Whereas treads both the worlds of Oglala Sioux identity and United States citizenship in order to reclaim threatened tribal language and heritage, to firmly and defiantly announce that no amount of corruption and private interests will silence some of the oldest surviving cultures of North America. Cultural amnesia, this book reminds us, runs deeper through our lives than we care to admit. In the spirit of Earth Day, Long Soldier’s first collection of poetry also reminds us that the peaceful Dakota Access Pipeline protests on the Standing Rock Reservation also began in April, two years ago, in 2016.

Also in the spirit of Earth Day—how can poetry ever be divorced from finding our place in the world—the second book of poems is a local gem of Washington state and at the same time a deep and unsettling meditation on place. Kathleen Flenniken’s book Plume is a collection of poems responding to the Hanford Nuclear Site, the world’s first full-scale plutonium production facility, in southeastern Washington along the banks of the Columbia River, where Flenniken grew up in the shadow of the Cold War, and where she later worked as an engineer and hydrologist.

These poems are as formally inventive as they are dense with history and scientific information.
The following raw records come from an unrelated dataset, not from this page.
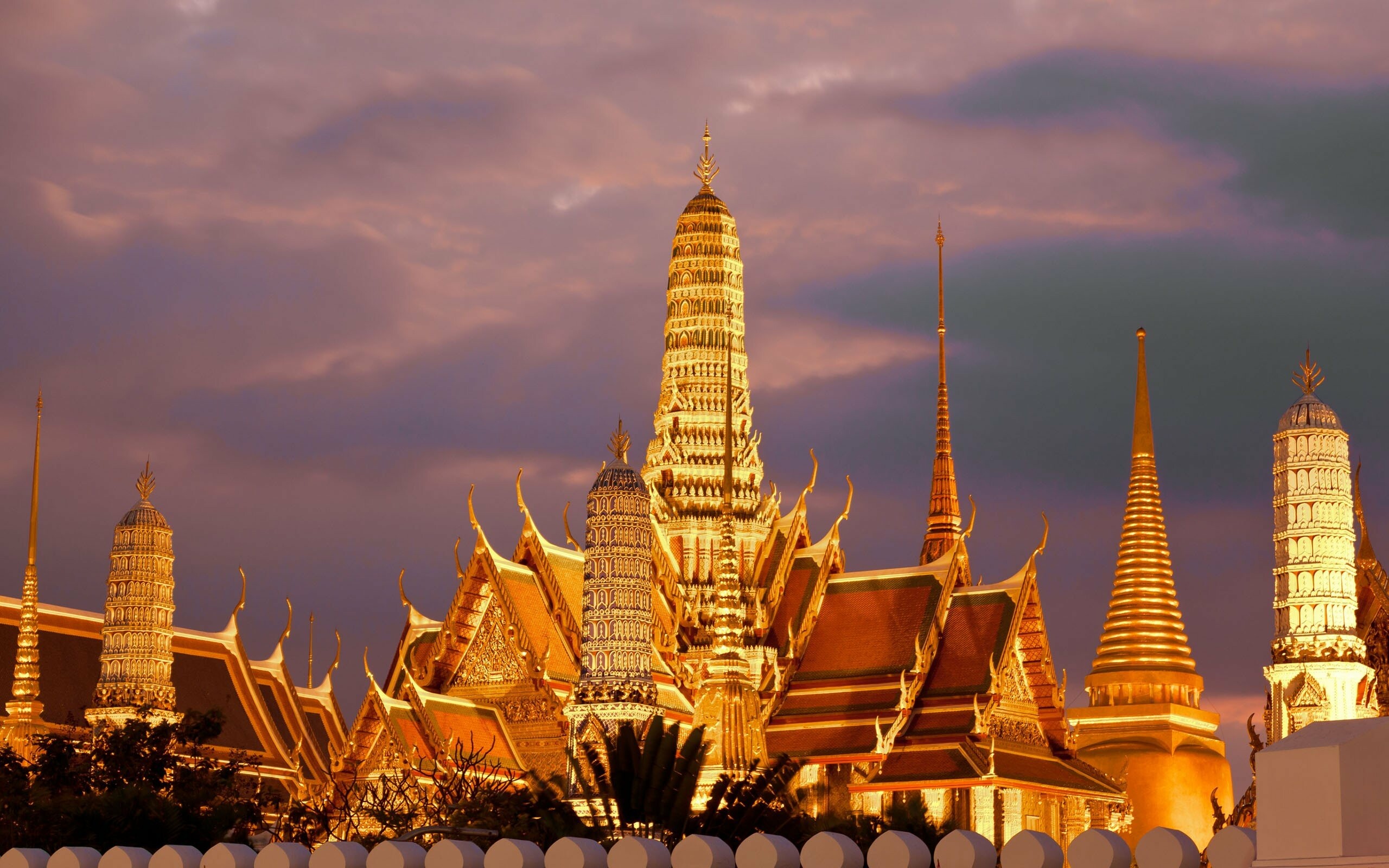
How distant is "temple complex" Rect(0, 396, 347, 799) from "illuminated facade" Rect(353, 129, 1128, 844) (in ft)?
8.78

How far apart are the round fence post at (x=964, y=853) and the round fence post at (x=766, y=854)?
2.87ft

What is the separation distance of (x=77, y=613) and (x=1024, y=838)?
96.5 feet

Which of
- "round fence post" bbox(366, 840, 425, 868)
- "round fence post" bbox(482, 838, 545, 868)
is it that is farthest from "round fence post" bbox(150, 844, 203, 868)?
"round fence post" bbox(482, 838, 545, 868)

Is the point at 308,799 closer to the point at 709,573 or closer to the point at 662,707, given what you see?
the point at 662,707

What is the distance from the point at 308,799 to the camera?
3344cm

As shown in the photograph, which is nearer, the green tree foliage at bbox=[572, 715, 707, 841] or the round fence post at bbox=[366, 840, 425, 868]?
the round fence post at bbox=[366, 840, 425, 868]

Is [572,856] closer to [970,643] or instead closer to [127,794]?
[127,794]

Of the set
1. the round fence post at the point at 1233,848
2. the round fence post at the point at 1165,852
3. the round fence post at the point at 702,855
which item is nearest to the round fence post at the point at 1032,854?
the round fence post at the point at 1165,852

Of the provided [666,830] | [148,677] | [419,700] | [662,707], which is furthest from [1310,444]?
[148,677]

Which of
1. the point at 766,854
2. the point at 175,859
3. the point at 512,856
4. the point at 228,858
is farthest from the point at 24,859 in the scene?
the point at 766,854

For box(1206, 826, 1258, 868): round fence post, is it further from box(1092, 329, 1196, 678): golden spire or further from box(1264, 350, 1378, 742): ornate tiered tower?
A: box(1092, 329, 1196, 678): golden spire

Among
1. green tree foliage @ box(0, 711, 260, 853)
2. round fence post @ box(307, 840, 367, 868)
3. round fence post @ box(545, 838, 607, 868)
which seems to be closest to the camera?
round fence post @ box(545, 838, 607, 868)

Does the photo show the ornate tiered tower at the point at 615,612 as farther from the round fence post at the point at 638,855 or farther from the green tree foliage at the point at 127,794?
the round fence post at the point at 638,855

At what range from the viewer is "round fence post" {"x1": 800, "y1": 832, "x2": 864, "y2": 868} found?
47.1 ft
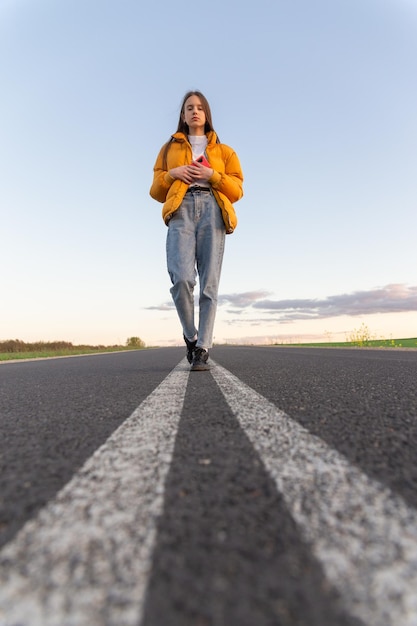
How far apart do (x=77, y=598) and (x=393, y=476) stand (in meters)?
0.93

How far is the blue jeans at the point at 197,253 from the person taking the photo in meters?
4.48

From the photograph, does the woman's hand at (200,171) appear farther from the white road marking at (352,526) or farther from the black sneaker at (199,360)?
the white road marking at (352,526)

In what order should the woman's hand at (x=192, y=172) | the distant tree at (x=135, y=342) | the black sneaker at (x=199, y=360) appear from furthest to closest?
the distant tree at (x=135, y=342) < the black sneaker at (x=199, y=360) < the woman's hand at (x=192, y=172)

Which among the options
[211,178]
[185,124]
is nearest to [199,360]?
[211,178]

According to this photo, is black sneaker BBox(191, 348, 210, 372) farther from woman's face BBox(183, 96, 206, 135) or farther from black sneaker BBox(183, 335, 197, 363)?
woman's face BBox(183, 96, 206, 135)

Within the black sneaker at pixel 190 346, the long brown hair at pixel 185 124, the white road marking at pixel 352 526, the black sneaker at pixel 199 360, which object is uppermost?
the long brown hair at pixel 185 124

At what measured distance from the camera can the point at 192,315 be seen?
4.70m

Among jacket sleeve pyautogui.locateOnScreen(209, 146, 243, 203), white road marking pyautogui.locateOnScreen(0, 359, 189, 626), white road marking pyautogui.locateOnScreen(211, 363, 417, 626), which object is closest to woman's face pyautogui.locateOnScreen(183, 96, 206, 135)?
jacket sleeve pyautogui.locateOnScreen(209, 146, 243, 203)

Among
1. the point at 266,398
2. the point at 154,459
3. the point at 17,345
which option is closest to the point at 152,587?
A: the point at 154,459

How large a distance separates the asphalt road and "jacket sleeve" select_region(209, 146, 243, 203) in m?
3.00

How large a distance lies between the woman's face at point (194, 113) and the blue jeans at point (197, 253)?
778mm

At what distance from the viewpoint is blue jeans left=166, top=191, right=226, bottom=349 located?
4.48 metres

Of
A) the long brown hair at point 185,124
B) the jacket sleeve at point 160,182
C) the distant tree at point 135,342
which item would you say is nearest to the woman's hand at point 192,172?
the jacket sleeve at point 160,182

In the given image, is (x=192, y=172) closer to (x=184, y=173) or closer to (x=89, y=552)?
(x=184, y=173)
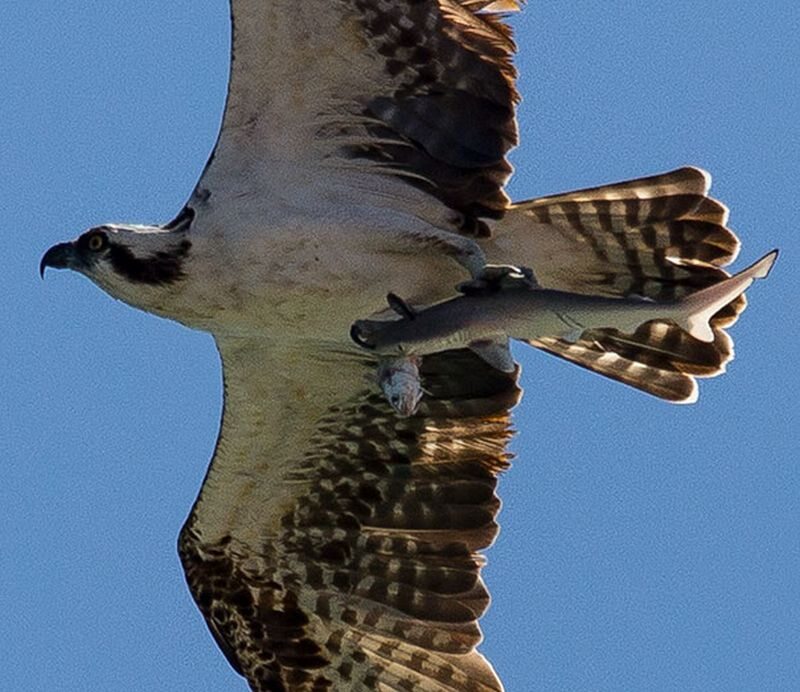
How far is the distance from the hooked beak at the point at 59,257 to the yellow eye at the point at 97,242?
0.11 meters

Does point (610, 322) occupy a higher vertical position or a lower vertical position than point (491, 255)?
lower

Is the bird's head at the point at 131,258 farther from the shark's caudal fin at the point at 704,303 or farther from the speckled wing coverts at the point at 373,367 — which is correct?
the shark's caudal fin at the point at 704,303

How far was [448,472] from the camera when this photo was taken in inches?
527

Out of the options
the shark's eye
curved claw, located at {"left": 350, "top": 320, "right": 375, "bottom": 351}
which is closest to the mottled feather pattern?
curved claw, located at {"left": 350, "top": 320, "right": 375, "bottom": 351}

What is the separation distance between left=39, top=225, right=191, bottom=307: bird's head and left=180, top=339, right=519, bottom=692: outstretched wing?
1098mm

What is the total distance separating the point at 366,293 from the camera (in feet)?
40.4

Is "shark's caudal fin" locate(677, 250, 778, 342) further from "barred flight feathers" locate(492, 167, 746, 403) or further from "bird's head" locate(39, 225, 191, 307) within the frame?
"bird's head" locate(39, 225, 191, 307)

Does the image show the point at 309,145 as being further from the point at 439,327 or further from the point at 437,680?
the point at 437,680

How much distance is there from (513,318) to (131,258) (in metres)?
1.99

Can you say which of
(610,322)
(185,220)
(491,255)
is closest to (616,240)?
(491,255)

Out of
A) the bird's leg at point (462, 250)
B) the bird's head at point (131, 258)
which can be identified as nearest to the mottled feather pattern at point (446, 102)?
the bird's leg at point (462, 250)

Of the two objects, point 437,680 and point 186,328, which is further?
point 437,680

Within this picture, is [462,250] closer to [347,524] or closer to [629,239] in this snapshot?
[629,239]

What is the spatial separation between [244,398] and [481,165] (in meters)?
1.98
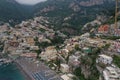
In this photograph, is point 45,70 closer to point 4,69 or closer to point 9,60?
point 4,69

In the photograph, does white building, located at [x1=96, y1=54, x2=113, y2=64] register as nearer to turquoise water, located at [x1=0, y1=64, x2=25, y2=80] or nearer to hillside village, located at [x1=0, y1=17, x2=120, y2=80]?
hillside village, located at [x1=0, y1=17, x2=120, y2=80]

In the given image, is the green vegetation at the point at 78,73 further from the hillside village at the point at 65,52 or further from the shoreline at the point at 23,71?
the shoreline at the point at 23,71

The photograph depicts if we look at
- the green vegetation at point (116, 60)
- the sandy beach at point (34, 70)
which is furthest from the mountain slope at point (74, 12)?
the green vegetation at point (116, 60)

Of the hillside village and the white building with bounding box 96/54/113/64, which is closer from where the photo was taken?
the white building with bounding box 96/54/113/64

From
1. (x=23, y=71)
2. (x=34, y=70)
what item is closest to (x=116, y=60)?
(x=34, y=70)

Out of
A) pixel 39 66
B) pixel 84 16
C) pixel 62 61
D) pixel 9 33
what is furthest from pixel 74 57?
pixel 84 16

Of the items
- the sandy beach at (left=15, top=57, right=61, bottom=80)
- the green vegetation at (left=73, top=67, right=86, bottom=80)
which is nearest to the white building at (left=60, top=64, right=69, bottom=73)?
the sandy beach at (left=15, top=57, right=61, bottom=80)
They show an honest and searing inward gaze at our society’s general tendency to ignore or gloss over the complex narratives of the Hanford Site and the Manhattan Project. Without letting Hanford off the hook for cascading into the most resource-intensive EPA Superfund site in Washington and one of the most contaminated regions on earth, Flenniken’s voice in these documentary poems carries equal parts authority and tenderness for the land and people that define her home. Plume is recommended reading for any citizen of the Evergreen State.

“April is the cruelest month, breeding / Lilacs out of the dead land, mixing / Memory and desire, stirring / Dull roots with spring rain,” T. S. Eliot famously begins his poem, “The Waste Land.” He wrote these lines nearly a century ago but would likely be rolling in his grave if he could see the world today. For all its innovation, language as we know it is, on a daily basis, pathologically and casually abused—subsidized and sold in tweet-sized bytes meant to be forgotten as soon as they’re consumed.

If poetry is a vehicle for navigating the dark channels of memory and desire and if it is how we tend the landscapes of our inner and outer worlds, then it is evident that poetry is a vital path toward truth and fidelity to our lived experience. Poetry is perhaps the truest voice of democracy—an act of courage, poise, precision, and calculation.

In whatever post-postmodern-whatever-ism-schism we find ourselves, fragmented and decentralized, let poems bring us together, not drive us apart. Let poetry remind us how to be better citizens and caretakers both of language and the environment. And not just for the month of April, which as we’ve seen is most certainly not the cruelest month (sorry T. S., you never knew the wonder of these eastern Washington hillsides erupting with arrowleaf balsamroot on the spring’s first warm, sunny weekend).

So let the momentum of poetry and art remain strong through the rest of the year. Perhaps the only bumper sticker that anyone can actually agree on is the one that says: EARTH WITHOUT ART IS JUST EH.